§ Brano di partenza:

Lo scaffale di Tellus
“La scomparsa dei fatti” di Marco Travaglio 
Per un approfondimento sul mestiere del giornalista
29 Aprile 2007
 

Marco Travaglio

La scomparsa dei fatti

Il Saggiatore, 2006, pagg. 303, € 15,00

 

Ad essere indagato, in questo libro di Marco Travaglio La scomparsa dei fatti, è il giornalismo d’oggi, in Italia. Ne esce, conviene affermarlo fin da subito, una situazione allarmante e sconsolante.

Non per tutti, certamente. Ancora una volta e sempre, per chi nutra dentro di sé un minimo di senso civico e amor della verità. La verità, lo sappiamo, è concetto ampio e difficile da definire. Così si dice. La verità non è mai una sola ed è soggetta a cambiamenti… Ma sarà davvero così? Nell’analisi lucidissima e particolareggiata in ogni esempio e circostanza prese di mira da Travaglio la verità è, invece, una sola: quella dei Fatti. Sono i fatti, la realtà dell’accaduto, nel momento in cui accade (non prima) a dettare la traiettoria da seguire per il buon giornalista.

Perché il giornalista che fa con coscienza il proprio lavoro è colui che racconta i fatti; non dà voce ad opinioni, non è asservito al potere, non accetta il guinzaglio del cane da compagnia di chi comanda. «Senza fatti si può sostenere tutto e il contrario di tutto» afferma nell’incipit Travaglio, «con i fatti, no».

La scena che viene dipinta è un’altra: il giornalismo in Italia, secondo l’autore, è sempre più prossimo al bufalificio, con rare - e menzionate - eccezioni. I fatti vengono sistematicamente nascosti, per non disturbare le opinioni di chi conta e vengono nascosti per mille motivi: «c’è chi nasconde i fatti perché è ignorante, impreparato, sciatto e non ha voglia di informarsi, di aggiornarsi; c’è chi nasconde i fatti perché non vuole rogne, perché ha paura delle querele, delle cause civili, delle richieste di risarcimento miliardarie, che mettono a rischio lo stipendio e attirano i fulmini dell’editore stufo di pagare gli avvocati per qualche rompicoglioni in redazione; c’è chi nasconde i fatti perché fa il tifo per un partito o una coalizione, non vuole disturbare il manovratore; c’è chi nasconde i fatti perché altrimenti non lo invitano più in televisione; c’è chi nasconde i fatti perché i servizi segreti lo pagano apposta; c’è chi nasconde i fatti perché altrimenti poi tolgono la pubblicità al giornale».

§ Esercizio breve 1: Secondo la recensione, quale editore ha pubblicato «La scomparsa dei fatti» e in quale anno?
§ Esercizio breve 2: Trascrivi dalla recensione tutto il passaggio da "Il Saggiatore, 2006, pagg." fino a "il buon giornalista.".
§ Esercizio breve 3: Indica se ciascuna affermazione concorda con la recensione, rispondendo sì o no e citando le parole decisive: (a) il libro costa 15 euro; (b) per l'autore, nel giornalismo italiano non c'è alcuna eccezione al bufalificio; (c) il libro conta 303 pagine.
I record sono materiale distinto dalla recensione.

§ Righe di dati:

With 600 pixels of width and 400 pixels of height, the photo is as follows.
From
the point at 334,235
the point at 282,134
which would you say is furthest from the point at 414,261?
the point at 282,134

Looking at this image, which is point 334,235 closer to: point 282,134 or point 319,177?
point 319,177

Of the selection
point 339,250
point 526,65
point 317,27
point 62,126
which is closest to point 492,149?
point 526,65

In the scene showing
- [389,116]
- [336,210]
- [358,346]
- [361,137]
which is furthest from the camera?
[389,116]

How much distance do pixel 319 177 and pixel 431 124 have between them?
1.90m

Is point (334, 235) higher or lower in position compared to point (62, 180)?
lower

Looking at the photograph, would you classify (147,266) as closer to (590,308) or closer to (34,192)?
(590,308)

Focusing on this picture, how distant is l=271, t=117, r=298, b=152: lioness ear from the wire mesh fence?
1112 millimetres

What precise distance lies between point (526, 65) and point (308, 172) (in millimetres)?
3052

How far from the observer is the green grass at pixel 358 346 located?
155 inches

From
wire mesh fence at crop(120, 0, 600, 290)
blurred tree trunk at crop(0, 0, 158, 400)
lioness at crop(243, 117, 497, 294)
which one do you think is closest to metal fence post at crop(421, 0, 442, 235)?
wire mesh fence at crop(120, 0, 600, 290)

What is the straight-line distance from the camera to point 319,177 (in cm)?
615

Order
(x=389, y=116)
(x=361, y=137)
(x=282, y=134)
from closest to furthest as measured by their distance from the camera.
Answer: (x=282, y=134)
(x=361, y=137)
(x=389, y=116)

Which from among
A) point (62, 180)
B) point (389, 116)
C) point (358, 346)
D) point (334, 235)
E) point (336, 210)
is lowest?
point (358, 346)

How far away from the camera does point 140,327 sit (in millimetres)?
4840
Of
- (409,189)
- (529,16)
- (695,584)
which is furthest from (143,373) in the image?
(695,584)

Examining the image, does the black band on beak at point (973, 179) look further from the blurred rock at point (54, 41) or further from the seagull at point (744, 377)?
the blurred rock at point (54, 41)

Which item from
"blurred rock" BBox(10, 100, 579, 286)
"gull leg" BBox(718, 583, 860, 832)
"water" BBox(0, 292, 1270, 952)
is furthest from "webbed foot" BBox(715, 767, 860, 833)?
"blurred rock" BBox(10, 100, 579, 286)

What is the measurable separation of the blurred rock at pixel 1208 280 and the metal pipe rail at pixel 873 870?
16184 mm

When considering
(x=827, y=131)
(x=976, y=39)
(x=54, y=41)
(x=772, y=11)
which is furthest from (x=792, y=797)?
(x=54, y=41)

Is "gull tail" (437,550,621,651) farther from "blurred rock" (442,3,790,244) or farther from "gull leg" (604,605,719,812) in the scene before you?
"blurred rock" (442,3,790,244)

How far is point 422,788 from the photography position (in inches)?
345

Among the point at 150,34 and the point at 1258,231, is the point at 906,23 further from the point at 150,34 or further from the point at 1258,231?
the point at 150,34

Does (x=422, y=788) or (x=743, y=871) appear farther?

§ Risposta completa 1: Il Saggiatore, nel 2006.

§ Risposta completa 2:
Il Saggiatore, 2006, pagg. 303, € 15,00

 

Ad essere indagato, in questo libro di Marco Travaglio La scomparsa dei fatti, è il giornalismo d’oggi, in Italia. Ne esce, conviene affermarlo fin da subito, una situazione allarmante e sconsolante.

Non per tutti, certamente. Ancora una volta e sempre, per chi nutra dentro di sé un minimo di senso civico e amor della verità. La verità, lo sappiamo, è concetto ampio e difficile da definire. Così si dice. La verità non è mai una sola ed è soggetta a cambiamenti… Ma sarà davvero così? Nell’analisi lucidissima e particolareggiata in ogni esempio e circostanza prese di mira da Travaglio la verità è, invece, una sola: quella dei Fatti. Sono i fatti, la realtà dell’accaduto, nel momento in cui accade (non prima) a dettare la traiettoria da seguire per il buon giornalista.

§ Risposta completa 3: (a) Sì: «€ 15,00». (b) No: «con rare - e menzionate - eccezioni». (c) Sì: «pagg. 303».